Nasi rybacy uważają, że są dyskryminowani przez Brukselę. Domagają się wprowadzenia całorocznego pozwolenia na połowy turbotów. Tym bardziej, że prawo do nieograniczonego połowu tego gatunku ryb mają ich koledzy z innych krajów Unii Europejskiej - pisze "Głos Szczeciński".
Jest o co walczyć. - Ta smaczna ryba jest bardzo ceniona na rynku konsumenckim, i co najważniejsze, sprzedaje się po dobrej cenie, podobnie jak łosoś - tłumaczy Grzegorz Hałubek, szef Związku Rybaków Polskich. - Za kilogram turbota można otrzymać w skupie nawet 15-18 złotych. To trzy razy więcej niż za dorsza.
Skąd problem? Od połowy czerwca do połowy września rybacy nie mogą poławiać dorszy. Ryba jest pod ochroną tarłową. Na ten sam okres nakłada się także okres ochronny turbotów (1.06-31.07).
- Pozwolenie na jego połowy wynagrodziłoby nam choć częściowo straty poniesione na zakazie połowu dorszy. Gdybyśmy uzyskali zgodę na nieograniczone odłowy turbotów, gotowi bylibyśmy nawet zrezygnować z państwowych dotacji za letnie postoje kutrów w portach - przekonuje Hałubek.
- Nasi koledzy z Niemiec i Danii łowią turboty bez ograniczeń, nie obowiązuje ich okres ochronny na te ryby.
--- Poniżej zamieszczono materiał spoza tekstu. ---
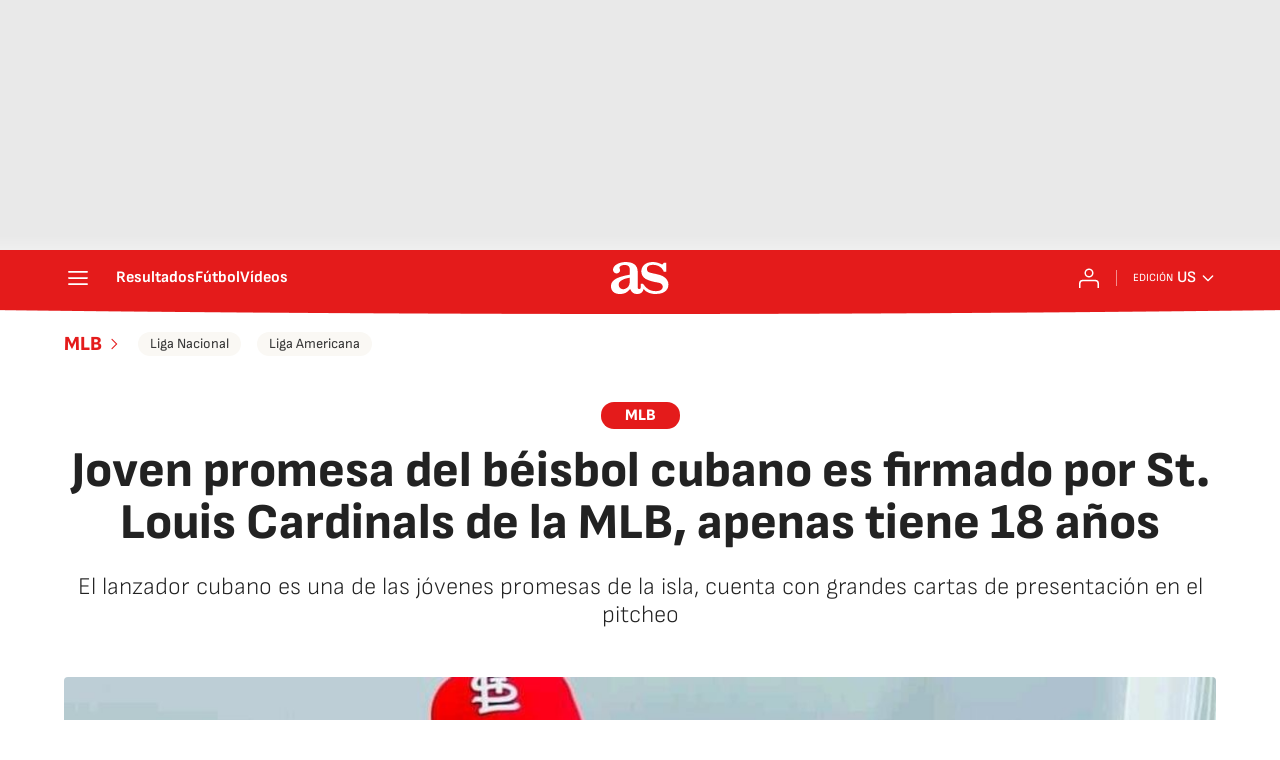

--- FILE ---
content_type: application/x-javascript;charset=utf-8
request_url: https://smetrics.as.com/id?d_visid_ver=5.4.0&d_fieldgroup=A&mcorgid=2387401053DB208C0A490D4C%40AdobeOrg&mid=30778573066181222116510149145226606529&ts=1769441587705
body_size: -37
content:
{"mid":"30778573066181222116510149145226606529"}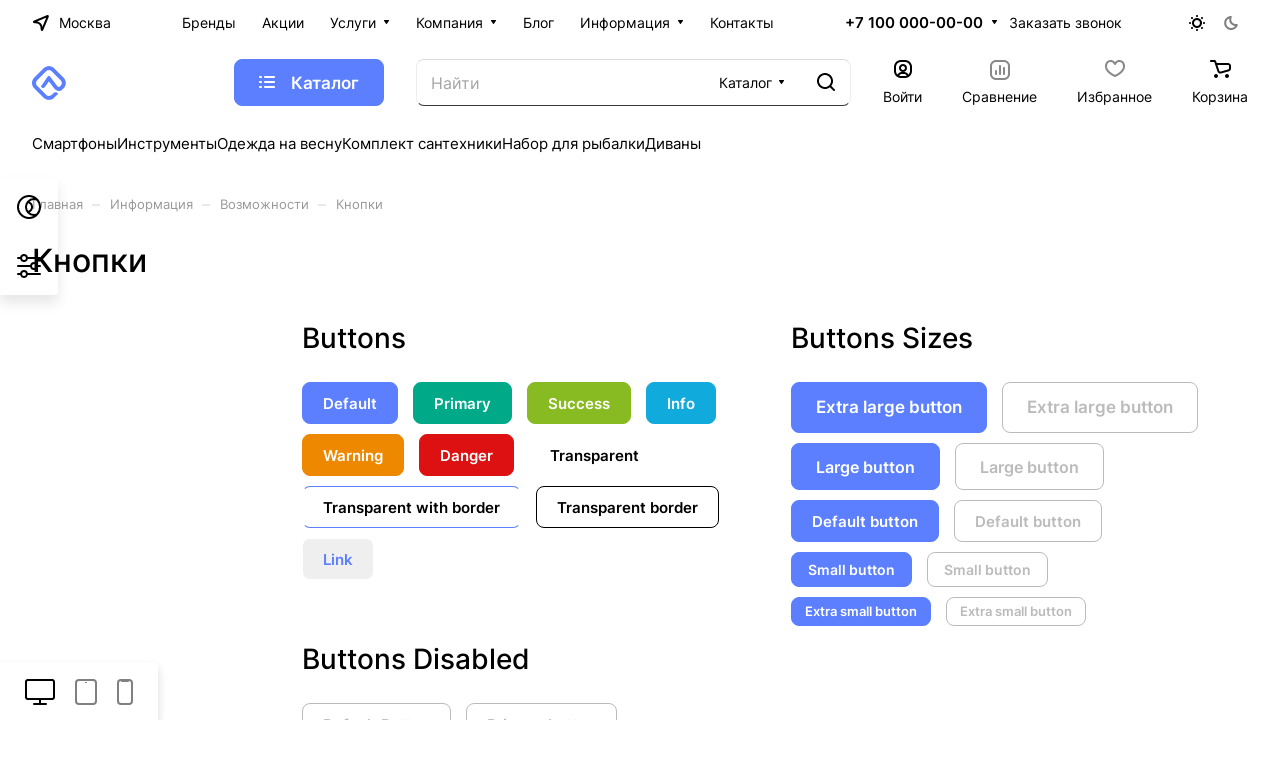

--- FILE ---
content_type: text/html; charset=windows-1251
request_url: https://lite-partner.ru/bitrix/templates/aspro-lite/asprobanner.php
body_size: -55
content:
		<style>
			#developer{display: none !important;}
		</style>
									

--- FILE ---
content_type: application/javascript; charset=WINDOWS-1251
request_url: https://lite-partner.ru/bitrix/cache/js/s1/aspro-lite/default_949c774195e9502030834d75156565f5/default_949c774195e9502030834d75156565f5_v1.js?1761279158657
body_size: 237
content:

; /* Start:"a:4:{s:4:"full";s:96:"/bitrix/templates/aspro-lite/components/bitrix/subscribe.edit/footer/script.min.js?1761279155270";s:6:"source";s:78:"/bitrix/templates/aspro-lite/components/bitrix/subscribe.edit/footer/script.js";s:3:"min";s:0:"";s:3:"map";s:0:"";}"*/
BX.ready((function(){BX.Aspro.Loader.addExt(["validate"]).then((()=>{$("form.subscribe-form").validate({submitHandler:function(o){$(o).valid()&&BX.onCustomEvent("onSubmitForm",[{type:"form_submit",form:o,form_name:"subscribe-footer"}])},rules:{EMAIL:{email:!0}}})}))}));
/* End */
;; /* /bitrix/templates/aspro-lite/components/bitrix/subscribe.edit/footer/script.min.js?1761279155270*/


--- FILE ---
content_type: application/javascript; charset=WINDOWS-1251
request_url: https://lite-partner.ru/bitrix/cache/js/s1/aspro-lite/default_7089c7d9d7899794ab405601e983752a/default_7089c7d9d7899794ab405601e983752a_v1.js?17612791582289
body_size: 745
content:

; /* Start:"a:4:{s:4:"full";s:98:"/bitrix/components/aspro/regionality.list.lite/templates/popup_regions/script.min.js?1756812491966";s:6:"source";s:80:"/bitrix/components/aspro/regionality.list.lite/templates/popup_regions/script.js";s:3:"min";s:0:"";s:3:"map";s:0:"";}"*/
$(document).ready((function(){$(document).on("click",".confirm_region .aprove",(function(i){var e=$(this);if($.removeCookie("current_region"),"-1"!=arLiteOptions.SITE_ADDRESS.indexOf(",")){var o=arLiteOptions.SITE_ADDRESS.split(",");if(o)for(var n in o){var r=o[n].replace("\n","");r=o[n].replace("'",""),$.cookie("current_region",e.data("id"),{path:"/",domain:r})}}else $.cookie("current_region",e.data("id"),{path:"/",domain:arLiteOptions.SITE_ADDRESS});$(".confirm_region").remove(),void 0!==e.data("href")&&(location.href=e.data("href"))})),$(document).on("click",".js_city_change",(function(){var i=$(this);window.matchMedia("(min-width:992px)").matches?$(".regions").find(".js_city_chooser").trigger("click"):i.closest(".top_mobile_region").length&&($("#mobileheader .burger").click(),$(".mobilemenu__menu--regions > ul > li > div > a").click()),$(".confirm_region").remove()})),$(".js_city_chooser").on("click",(function(){$(".confirm_region").remove()}))}));
/* End */
;
; /* Start:"a:4:{s:4:"full";s:81:"/bitrix/components/aspro/regionality.list.lite/confirm_popup.min.js?1756812491588";s:6:"source";s:63:"/bitrix/components/aspro/regionality.list.lite/confirm_popup.js";s:3:"min";s:0:"";s:3:"map";s:0:"";}"*/
checkMobileRegion=function(){if($(".confirm_region").length){if(!$(".top_mobile_region").length){const o=$('<div class="top_mobile_region"><div class="confirm_region"></div></div>'),i=arAsproOptions.SITE_TEMPLATE_PATH_MOBILE?$(".layout"):$(".body");o.insertBefore(i)}$(".top_mobile_region .confirm_region").html($(".regions .confirm_region").html())}},void 0!==window.frameCacheVars?BX.addCustomEvent("onFrameDataReceived",(function(o){checkMobileRegion()})):readyDOM((function(){checkMobileRegion()})),$(document).on("click",".region-close",(function(){$(".confirm_region").fadeOut()}));
/* End */
;; /* /bitrix/components/aspro/regionality.list.lite/templates/popup_regions/script.min.js?1756812491966*/
; /* /bitrix/components/aspro/regionality.list.lite/confirm_popup.min.js?1756812491588*/
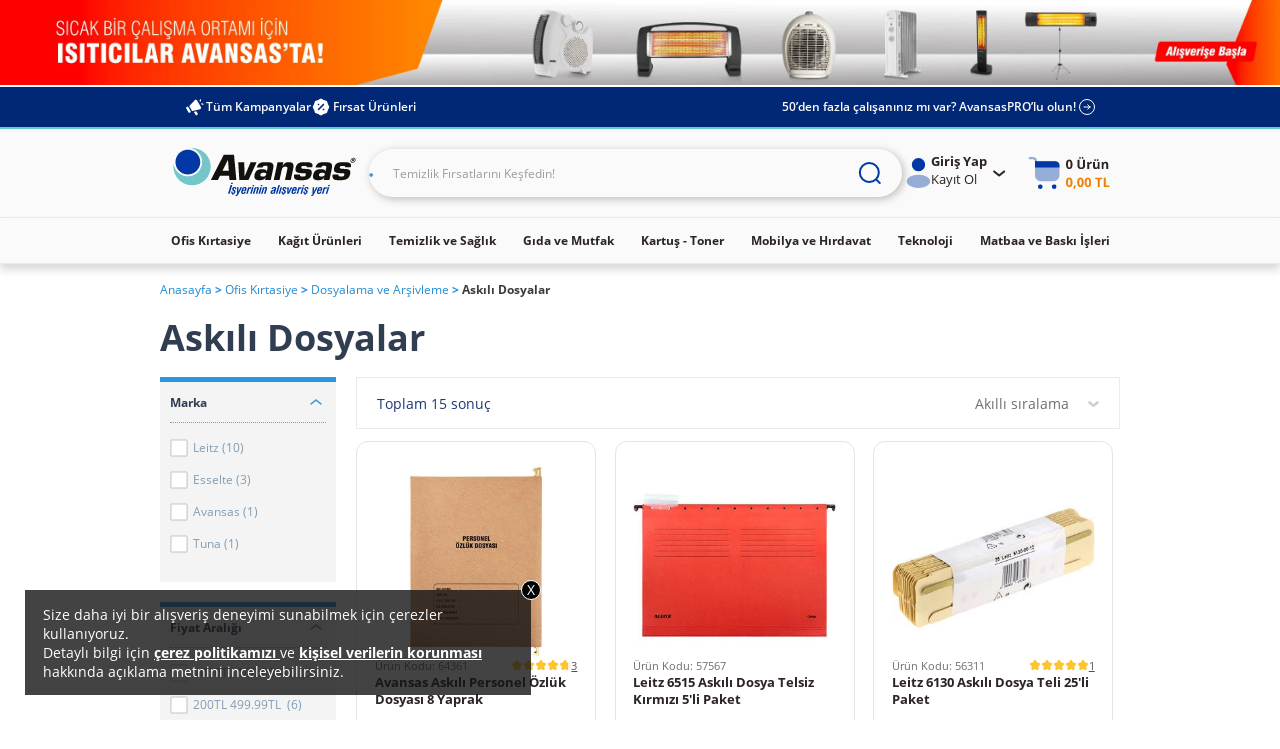

--- FILE ---
content_type: image/svg+xml
request_url: https://cdnsta.avansas.com/icerik/new_main_page/remind-stock-icon.svg
body_size: 886
content:
<svg width="12" height="13" viewBox="0 0 12 13" fill="none" xmlns="http://www.w3.org/2000/svg">
    <g clip-path="url(#yguk9fayva)">
        <path d="m9.974 3.023-.474.158.474-.158zm-.448.235a.5.5 0 1 0 .948-.316L10 3.1l-.474.158zM8.158.626a.5.5 0 1 0-.316.948L8 1.1l.158-.474zm-.081.5-.158.474.158-.474zM2.227 7.54l-.38-.324.38.324zm.44-1.02-.496-.057.496.056zm6.666 0 .496-.057-.496.056zm.44 1.02.38-.324-.38.324zM9.16 4.997l-.497.056.497-.056zm-6.32 0 .497.056-.497-.056zm5.128 5.278a.5.5 0 1 0-.936-.35l.468.175.468.175zm-3-.35a.5.5 0 0 0-.936.35L4.5 10.1l.468-.175zM2.026 3.023l.474.158-.474-.158zm-.5-.081a.5.5 0 1 0 .948.316L2 3.1l-.474-.158zm2.632-1.368a.5.5 0 1 0-.316-.948L4 1.1l.158.474zm-.235-.448L3.765.65l.158.475zm6.051 1.897-.474.158.026.077L10 3.1l.474-.158-.025-.077-.475.158zM8 1.1l-.158.474.077.026.158-.474.158-.475-.077-.025L8 1.1zm1.974 1.923.475-.158A3.5 3.5 0 0 0 8.235.65l-.158.475-.158.474A2.5 2.5 0 0 1 9.5 3.181l.474-.158zM9.084 9.1v-.5H2.916v1h6.17v-.5zm.076-4.103-.497.056.173 1.523.497-.057.496-.056-.172-1.522-.497.056zM2.667 6.52l.497.057.173-1.523-.497-.056-.497-.056-.172 1.522.496.056zm-.44 1.021.382.324c.308-.363.501-.813.555-1.288l-.497-.057-.496-.056c-.032.28-.146.543-.324.753l.38.324zm7.106-1.02-.497.056c.054.475.247.925.555 1.288l.381-.324.381-.324a1.408 1.408 0 0 1-.324-.753l-.496.056zM2.915 9.1v-.5c-.33 0-.566-.43-.306-.736l-.381-.324-.381-.324C1.073 8.127 1.675 9.6 2.915 9.6v-.5zm6.17 0v.5c1.24 0 1.842-1.473 1.068-2.384l-.38.324-.382.324c.26.305.024.736-.306.736v.5zm.075-4.103.497-.056C9.443 3.048 7.88 1.6 6 1.6v1c1.349 0 2.504 1.043 2.663 2.453l.497-.056zm-6.32 0 .497.056C3.497 3.643 4.65 2.6 6 2.6v-1c-1.88 0-3.443 1.448-3.657 3.34l.497.057zM7.5 10.1l-.468-.175c-.143.38-.54.675-1.032.675v1c.893 0 1.674-.54 1.968-1.325L7.5 10.1zm-1.5 1v-.5c-.492 0-.89-.296-1.032-.675L4.5 10.1l-.468.175C4.326 11.061 5.107 11.6 6 11.6v-.5zM2.026 3.023l-.475-.158-.025.077L2 3.1l.474.158.026-.077-.474-.158zM4 1.1 3.842.626 3.765.65l.158.475.158.474.077-.026L4 1.1zM2.026 3.023l.474.158A2.5 2.5 0 0 1 4.081 1.6l-.158-.474L3.765.65A3.5 3.5 0 0 0 1.55 2.865l.475.158z" fill="#F07E01"/>
    </g>
    <defs>
        <clipPath id="yguk9fayva">
            <path fill="#fff" transform="translate(0 .1)" d="M0 0h12v12H0z"/>
        </clipPath>
    </defs>
</svg>


--- FILE ---
content_type: image/svg+xml;charset=UTF-8
request_url: https://cdnweb.avansas.com/_ui/desktop/avansas-app/assets/icons/opportunities-product-percent-icon.svg
body_size: 334
content:
<svg width="20" height="20" viewBox="0 0 20 20" fill="none" xmlns="http://www.w3.org/2000/svg">
    <path d="M8.054 2.492a3 3 0 0 1 3.892 0l.12.103c.481.41 1.08.657 1.709.707l.158.013a3 3 0 0 1 2.752 2.752l.013.16a3 3 0 0 0 .707 1.706l.103.121a3 3 0 0 1 0 3.892l-.103.12a3.002 3.002 0 0 0-.707 1.709l-.013.158a3 3 0 0 1-2.752 2.752l-.158.013c-.63.05-1.228.297-1.708.707l-.121.103a3 3 0 0 1-3.892 0l-.12-.103a3 3 0 0 0-1.708-.707l-.16-.013a3 3 0 0 1-2.751-2.752l-.013-.158a3.002 3.002 0 0 0-.707-1.708l-.103-.121a3 3 0 0 1 0-3.892l.103-.12a3 3 0 0 0 .707-1.708l.013-.16a3 3 0 0 1 2.752-2.751l.16-.013a3 3 0 0 0 1.706-.707l.121-.103zm4.447 9.174a.835.835 0 1 0 0 1.67.835.835 0 0 0 0-1.67zm.53-4.696a.75.75 0 0 0-1.06 0l-5 5a.75.75 0 0 0 1.06 1.06l5-5a.75.75 0 0 0 0-1.06zM7.5 6.667a.834.834 0 1 0 0 1.668.834.834 0 0 0 0-1.669z" fill="#fff"/>
</svg>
Tak być nie może. My też jesteśmy członkami Wspólnoty i domagamy się równego traktowania - kończy szef ZRP.
W departamencie rybołówstwa obiecują, że zajmą się problemem. - Będziemy rozmawiać w Brukseli, ale sprawa jest trudna. Okres ochronny na tę rybę, na wodach przyległych do naszego wybrzeża wprowadziła Komisja Europejska i tylko ona jest władna go cofnąć - tłumaczy dyrektor Stanisław Podlewski.